Hence, suppose that $\mathrm{char}(k)$ does not divide $n$. I claim that $\mu_{n}$ and $\underline{\mathbb{Z}/n\mathbb{Z}}$ are isomorphic if and only if $k$ contains all $n$th roots of unity, i.e. if and only if $t^{n}-1$ splits in $k[t]$.
Indeed, put $\Gamma_{k} = \mathrm{Gal}(k_{\mathrm{sep}}/k)$. There is an equivalence of categories between (affine) étale group schemes and finite groups with continuous $\Gamma_{k}$-action (by group homomorphisms). This correspondence is mentioned in several nice online notes: see page 24 here or page 206 here. However, the treatment I most prefer (though I'm a bit biased) is found on page 332 of "The Book of Involutions". I will reproduce some of the details here.
If $G$ is an étale group scheme, then $G(k_{\mathrm{sep}})$ is a finite (discrete) group with a continuous action of $\Gamma_{k}$. Conversely, let $H$ be a finite group with continuous $\Gamma_{k}$-action by group homomorphisms. Let $A = \mathrm{Map}(H, k_{\mathrm{sep}})$ be the $k_{\mathrm{sep}}$-algebra of set maps $H \to k_{\mathrm{sep}}$. Then $A$ admits a $\Gamma_{k}$-action given on $f \in A$ by
$$(\gamma f)(h) = \gamma f (\gamma^{-1}h)$$
for $\gamma \in \Gamma_{k}, h \in H$. Then one can check that $A^{\Gamma_{k}}$ is an étale Hopf $k$-algebra. It is étale by Galois descent: the isomorphism
$$A^{\Gamma_{k}} \otimes_{F} k_{\mathrm{sep}} \to A, f \otimes x \mapsto xf$$
of $k_{\mathrm{sep}}$-vector spaces is easily seen to be a morphism of $k_{\mathrm{sep}}$-algebras, and $A$ decomposes as $\prod_{h \in H} k_{\mathrm{sep}} \cdot e_{h}$, where $e_{h}$ is the characteristic function on $h$. One can check that $A^{\Gamma_{k}}$ is a Hopf-algebra via the co-multiplication, co-inversion and co-unit morphisms for constant group schemes (let me know if this point is unclear; I am being a bit imprecise).

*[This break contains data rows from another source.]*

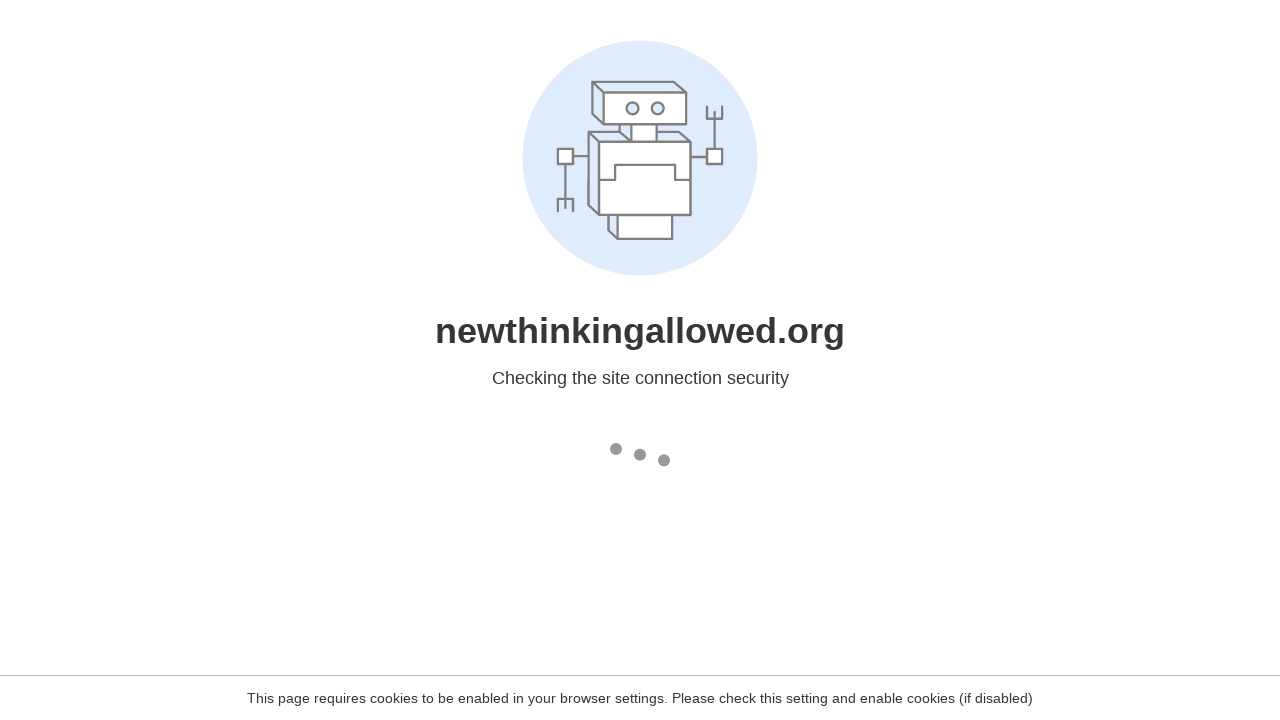

--- FILE ---
content_type: text/html
request_url: https://www.newthinkingallowed.org/tag/tag-talent-identification/
body_size: 78
content:
<html><head><link rel="icon" href="data:;"><meta http-equiv="refresh" content="0;/.well-known/sgcaptcha/?r=%2Ftag%2Ftag-talent-identification%2F&y=ipc:18.221.128.211:1769008114.450"></meta></head></html>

Under this equivalence of categories, constant group schemes are correspond to finite groups with trivial $\Gamma_{k}$-action. Hence, one can see that $\mu_{n}$ is constant precisely when $\mu_{n}(k_{\mathrm{sep}}) = \{x \in (k_{\mathrm{sep}})^{\times} \mid x^{n} = 1\}$ has trivial $\Gamma_{k}$ action, which occurs precisely when all $n$th roots of unity belong to $k$.